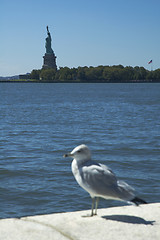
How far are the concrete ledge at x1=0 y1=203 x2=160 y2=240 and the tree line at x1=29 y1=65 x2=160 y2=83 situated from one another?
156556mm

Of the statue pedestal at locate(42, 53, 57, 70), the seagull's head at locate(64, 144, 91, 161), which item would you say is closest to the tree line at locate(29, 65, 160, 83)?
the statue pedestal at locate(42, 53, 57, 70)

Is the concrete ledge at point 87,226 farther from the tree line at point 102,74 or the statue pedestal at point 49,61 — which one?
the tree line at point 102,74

..............................

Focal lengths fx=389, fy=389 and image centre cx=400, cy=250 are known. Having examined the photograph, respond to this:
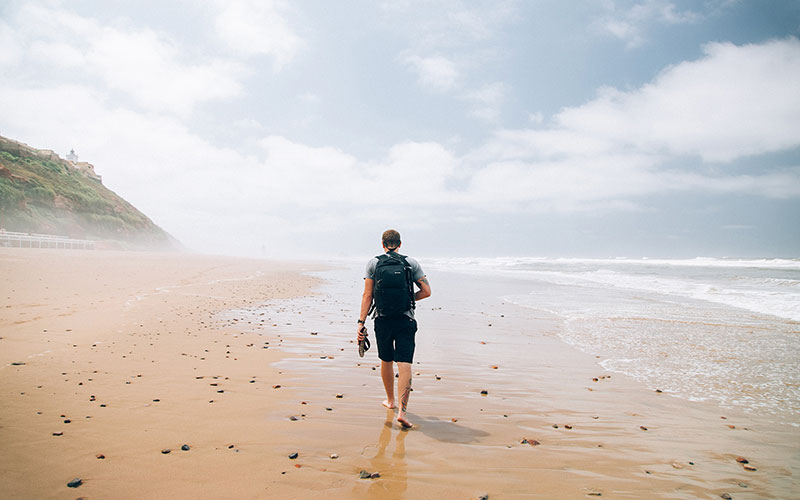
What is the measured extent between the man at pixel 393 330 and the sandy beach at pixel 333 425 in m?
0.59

..............................

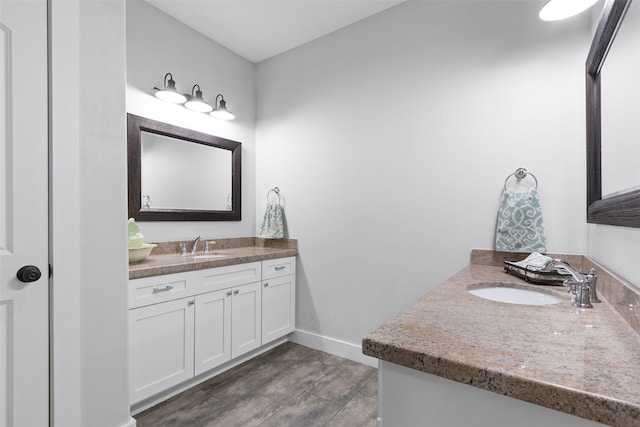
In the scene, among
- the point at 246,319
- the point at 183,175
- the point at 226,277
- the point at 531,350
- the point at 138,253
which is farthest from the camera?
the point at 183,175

..............................

EXERCISE DETAILS
Locate each line in the records above that contains the string "ledge" and copy those lines out in full. Count a match only when the case is the same.

SOLUTION FOR THIS PROBLEM
How far are the concrete ledge at x1=0 y1=203 x2=160 y2=240 and the tree line at x1=29 y1=65 x2=160 y2=83 situated from one another?
Is the concrete ledge at point 87,226 farther from the tree line at point 102,74 or the statue pedestal at point 49,61 — which one?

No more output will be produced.